The Project/The Board:
-Try to put things (and renderings) into perspective.
-Find a bacteria that just happens to create the exact material that you want. Judges aren’t scientists!
-Bring a blank board to thesis. When questioned? “White Space.”
-The use of laser pointers, Prezis, and iPads will wow the judges, many of whom are still confused as to why you would text on a cell phone when you can just call.
The Swag:
-Argue with the judges. This will most certainly convey that you know more about architecture than they do.
-Be sure to explain to the judges that this thesis is truly a work in progress, you wish you had more months to “examine it more fully,” and that you plan to improve upon it for the rest of your adult life.
-When you’re conveying your ideas, visually grimace and speak slowly. That way, judges will know that the act of verbalizing your brilliant thoughts is incredibly difficult.
-The bigger the phrases you use, the better. “Create a dialogue,” “Develop a construct,” “Serves as a catalyst,” “Wonderful exuberance.”
-A sub-point: we all know you got those phrases from Barack Obama.

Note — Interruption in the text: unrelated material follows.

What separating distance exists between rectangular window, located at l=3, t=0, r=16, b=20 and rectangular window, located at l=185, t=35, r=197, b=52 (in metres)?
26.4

-As awesome as like, your project was like, to do, you should probably like, put more thought into what you say.
-Consistent with most events in Western history, expect your fate to be decided by a Caucasian male. Last year, 8 of the judges were female (10.2%); one judge was African American (1.2%). The remaining were Caucasian males; of those, 29 (42%) were bald or had gray hair.
Good luck to all of you. By taking these tips to heart, and with luck, you will surely earn the gold medal at Drexel’s Architecture Olympics.
And as always, “there’s nothing higher than an architect.”